Il a pris le temps de la saluer. C'est sympa, quand même.
— Zinaida, se présente-elle.
— La nouvelle kerberos russe en charge du refuge de Tioumen ?
— Yep ! En chair et en os, boloss !
En ondes et en voix, pour le coup.
Dark Vador lâche un juron étouffé avant de reprendre :
— Bon, ça aurait pu être pire. (Oh ! C'est gentil, ça) Vous êtes seules ?
— Affirmatif, gros pif.
Hey ! Ça rime ! Zinaida est une vraie pouet.
— Fais bien attention, ma mignonne. Si tu te paies ma tête, la copine tarée de notre très chère surrogata risque de ne pas apprécier la seconde partie du voyage.
Arf, j'espère qu'en disant ça, il n'envisage pas d'emmener Marge à La Baffe, dans les Vosges. Je sais que ses parents sont retournés y vivre mais ma pizza préférée déteste son village natal.
— Espèce d'enfoiré ! se rebelle ma nouvelle amie. On ne s'en prend PAS aux humains ! Jamais !
— Oh, pitié ! Ils n'ont plus rien des êtres innocents que nos ancêtres ont juré de protéger. Je ne la tuerai pas, si ça peut te rassurer. Mais je ne lui rendrais pas la vie facile pour autant...
— Ok, abrège, Serge. On t'écoute.
Serge ? Crotte, j'aurais préféré Anakin.
— Vous êtes loin de l'aéroport de Blaise-Diagne ?
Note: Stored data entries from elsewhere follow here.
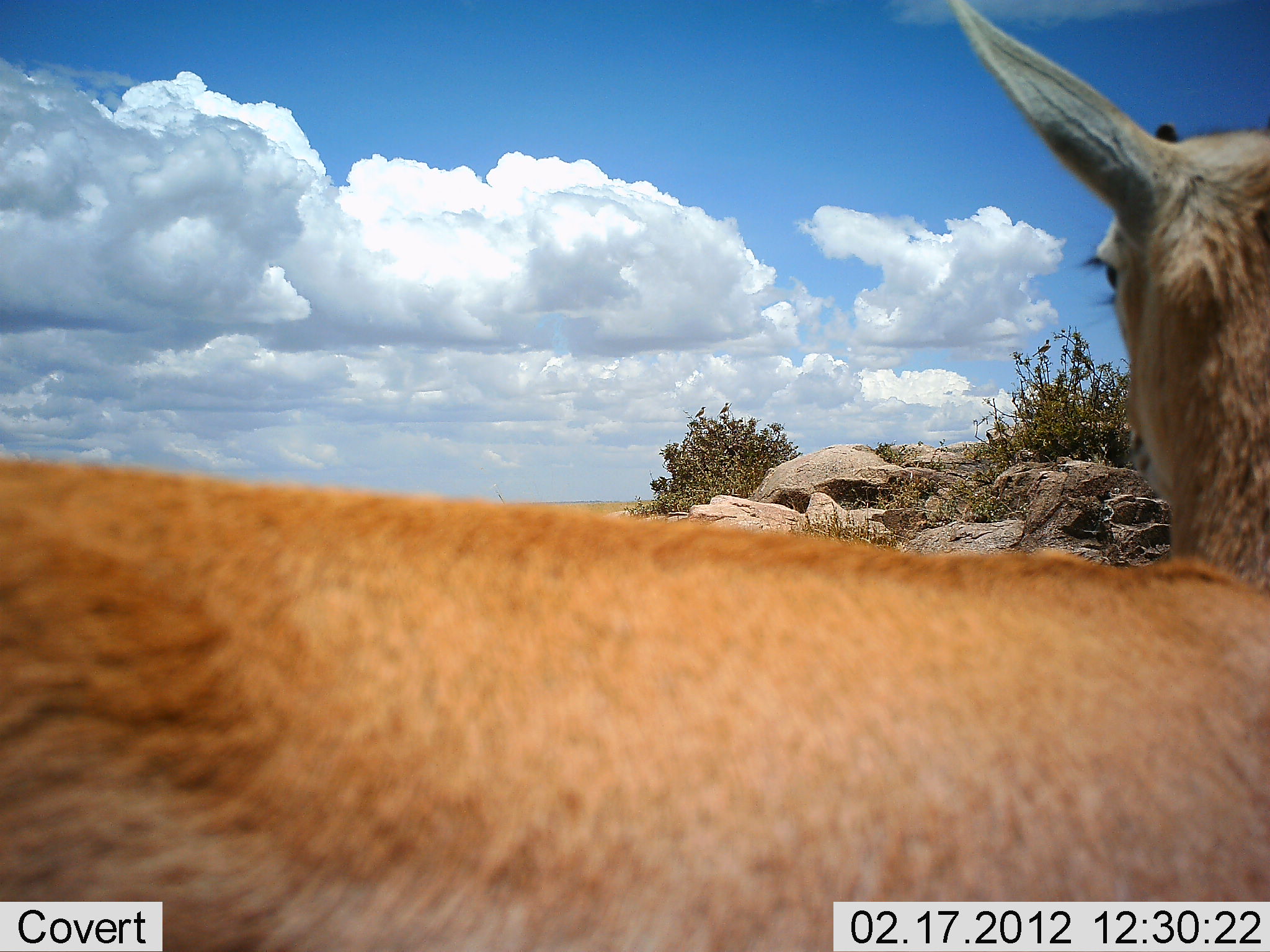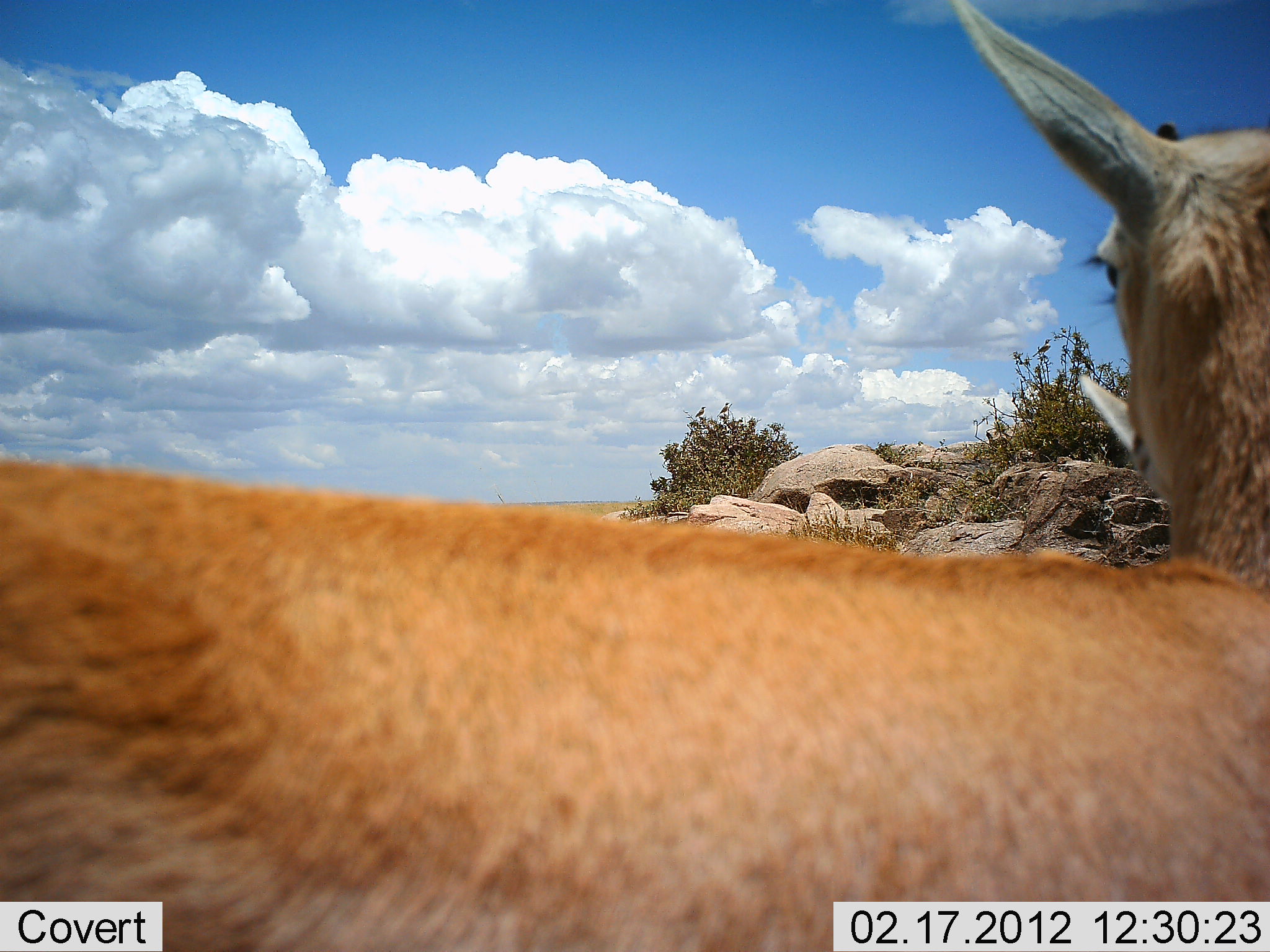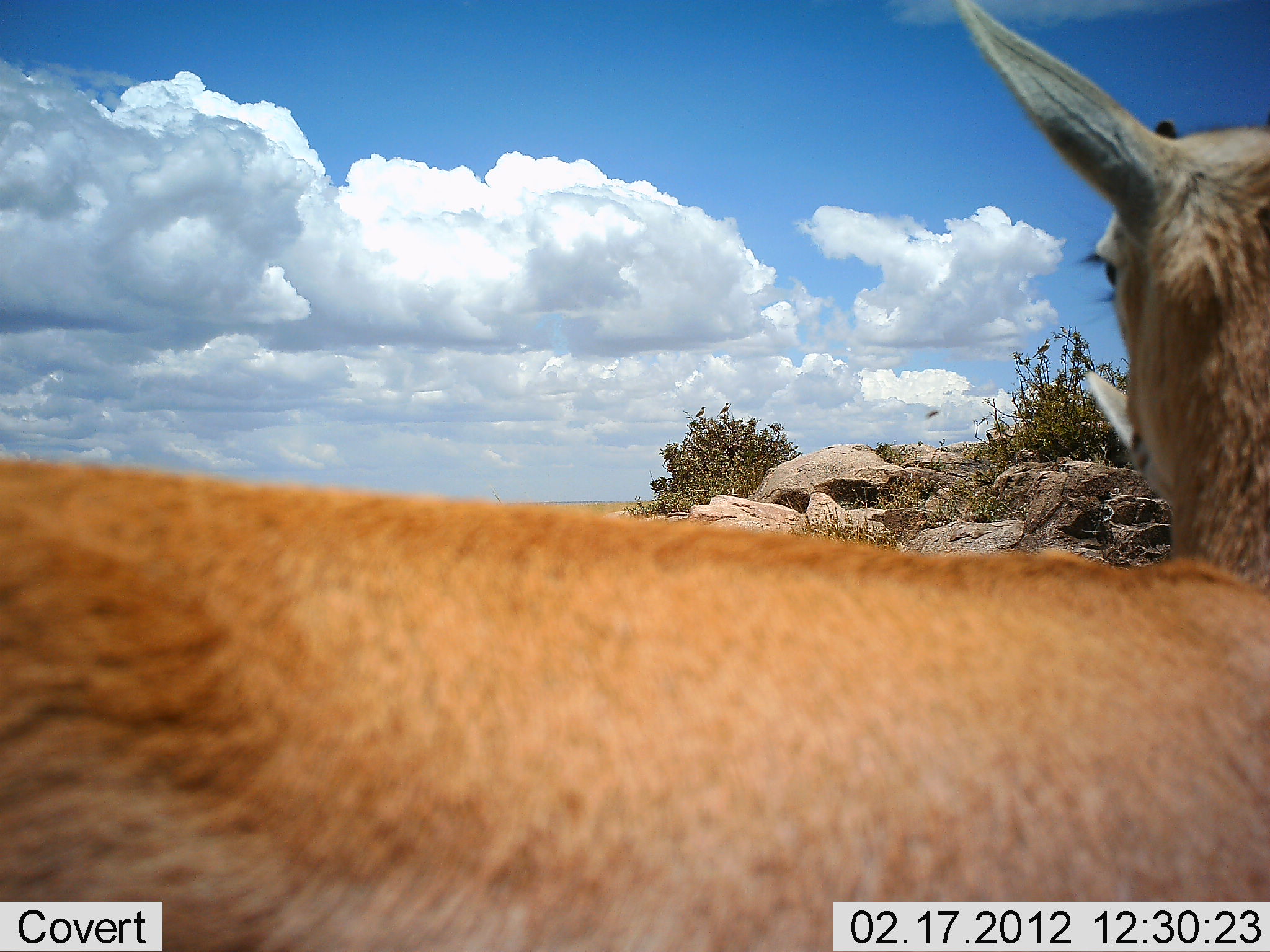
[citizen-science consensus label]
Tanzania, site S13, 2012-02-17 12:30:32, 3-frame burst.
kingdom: Animalia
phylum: Chordata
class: Mammalia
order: Artiodactyla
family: Bovidae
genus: Eudorcas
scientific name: Eudorcas thomsonii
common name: thomson's gazelle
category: gazellethomsons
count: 2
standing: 83%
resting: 17%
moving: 0%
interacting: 0%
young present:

— Comment tu sais qu'on est au Sénégal, connard ?
— L'indicatif téléphonique est plutôt parlant, connasse. Alors ?
— On en a pour environ une heure de route, sale prout.
— Vous êtes chez Aby, en déduit-il.
— T'as gagné le prix de l'évidence. Bravo, blaireau.
— Bordel ! Tu vas arrêter de m'insulter à chacune de tes phrases ! s'insurge-t-il.
Il aura mis le temps... le sacripant.
Hey ! J'adore ce jeu !
— Désolée, Podonok*, lui répond platement Zinaida. Ça m'a échappé.
— Bon... oublie l'aéroport. Tu vas amener la surrogata à l'auberge Simba à la place. Tu vois où c'est ?
— Ouais. J'y suis déjà allé, c'est bon...
— Casse bonbon ? proposé-je en voyant qu'elle a du mal à trouver comment achever sa phrase.
Zinaida m'observe d'un air peu convaincu.
— Quelqu'un viendra vous chercher là bas, poursuit notre interlocuteur après une dernière respiration à la Dark Vador. Je vous laisse vingt minutes pour vous y rendre, pas une de plus. Soyez au rendez-vous et on relâchera l'autre folle furieuse. Sinon... vous le regretterez.
Serge raccroche sans nous laisser le temps de répliquer ou de demander une preuve nous assurant que Marge va bien. La cairebéroce et moi échangeons un regard entendu.
Quel malpoli !
Je le rappelle aussitôt. Ça sonne dans le vide.
Crotte ! Il y a vraiment des problèmes de ligne en ce moment.
Le point positif c'est que j'ai enfin un moyen d'agir pour récupérer ma BFF. Le point négatif c'est que le temps nous est compté. Ce Serge était beaucoup trop pressé pour ne pas paraître suspect.
— C'est très certainement un piège, réfléchis-je à voix haute.
— Assurément, confirme Zinaida.
Voilà, les faits sont posés.
— Bon. On y va ? proposé-je.
— C'est parti, mon kiki !
— Attends ! On dit quoi à Aby ? Tu crois qu'elle acceptera de nous aider ? m'inquiété-je.
— Il y a peu de chances. Mais laisse-moi lui parler, je vais tenter de surfer sur la vague de sa culpabilité.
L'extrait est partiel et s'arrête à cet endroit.